### Passage
I also read somewhere that kids hate having to stop playing to go to the bathroom so we put toys near his potty so as to make it a special experience. Maybe a special toy that's only for potty time, we had a special book.

Good luck, sometimes you get lucky (like your babysitter) and sometimes you don't. Try not to take it personally.


----------



## elliha (Jul 20, 2014)

I am just up into getting my daughter to use the potty. She just turned 3 but she was potty-trained for poop when she was around 10 months and went every time she pooped but one day she just stopped doing it and from then until just a couple of months ago going to the toilet was a complete no no. She has from about late winter/early spring used the toilet occasionally and in periods been without diapers but refused to use the potty most of the time and asked to have a diaper instead. At times she has changed her diaper herself too and just pulled up her pants and went on with her life and we have not know she has done so until she peed on the floor. When she started showing interest I told her that she would soon be too old to use a diaper so this summer we will start practicing before it is too late and no diapers fit. I pointed to the fact that she has had a lot of diapers leak due to simply peeing too much at the same time and said that this is a sign that she is getting so old that diapers will not work soon. A couple of weeks ago she started saying no to using a diaper at day care and I said fine, let's go there without one (telling the staff and saying that they should do as they pleased if they would put it on later) and she managed several days without a diaper there and when I started our vacation I have had her out of a diaper at most times except at night and when we go on long car trips. She is doing great. There have been accidents but not a lot of them. I do not require her to help me with anything but that she goes and sit on the toilet until I am done cleaning up. 

We have used no rewards or punishment but I have told her that she did well when she went pooping as this was much more of a struggle for her. I think she initially did not want to poop and held it in a bit but with some raisins and story time on the toilet a couple of times she has managed to be able to poop rather well this week *knock on wood*.

We are going to visit relatives now for a week. It will be "fun" but hopefully she will do OK there too. She has managed two trips to town without a diaper so we hope for the best. She will be in a diaper when we go there though as there is no guarantee we can stay exactly when she needs to go. I will still take her to the bathroom every time we stop to give her an opportunity to "do without diapers with a diaper on". We have not pushed nights but she is usually dry at night and have been since she was a baby but we keep them on for safety. When she has managed being without diapers for a couple months we plan to get rid of that diaper too. It is going very smoothly now but since she has gone back once it is a little nervous.


----------
######
* What is expected *
Reproduce the portion of the potty-training thread that begins with "I also read" and ends with "take it personally.", swapping "book" for "picture book".
### Listing
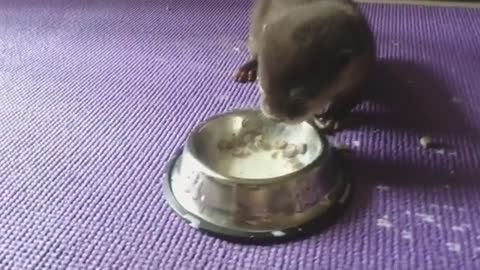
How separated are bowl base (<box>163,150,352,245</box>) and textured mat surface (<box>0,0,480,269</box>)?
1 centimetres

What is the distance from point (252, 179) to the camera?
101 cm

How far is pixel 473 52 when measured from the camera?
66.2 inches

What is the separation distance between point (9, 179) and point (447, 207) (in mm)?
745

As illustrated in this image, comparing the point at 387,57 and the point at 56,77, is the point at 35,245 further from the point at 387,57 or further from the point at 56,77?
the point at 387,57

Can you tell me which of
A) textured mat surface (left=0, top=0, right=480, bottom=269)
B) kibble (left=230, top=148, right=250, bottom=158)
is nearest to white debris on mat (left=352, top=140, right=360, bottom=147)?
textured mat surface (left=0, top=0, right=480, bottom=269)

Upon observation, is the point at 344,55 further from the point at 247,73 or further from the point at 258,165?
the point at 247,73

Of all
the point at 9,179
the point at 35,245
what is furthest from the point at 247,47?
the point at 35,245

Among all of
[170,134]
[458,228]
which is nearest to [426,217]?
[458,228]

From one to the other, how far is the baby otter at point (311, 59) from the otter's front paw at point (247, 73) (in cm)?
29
######
### Listing
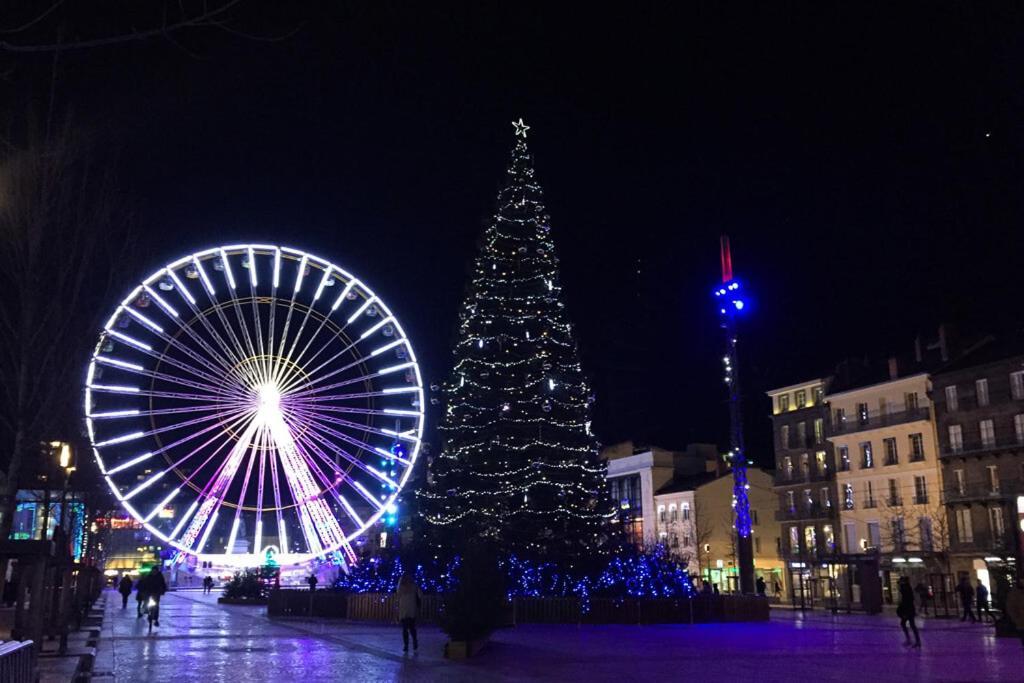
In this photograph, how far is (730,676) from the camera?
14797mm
######
* Response to the exercise *
I also read somewhere that kids hate having to stop playing to go to the bathroom so we put toys near his potty so as to make it a special experience. Maybe a special toy that's only for potty time, we had a special picture book.

Good luck, sometimes you get lucky (like your babysitter) and sometimes you don't. Try not to take it personally.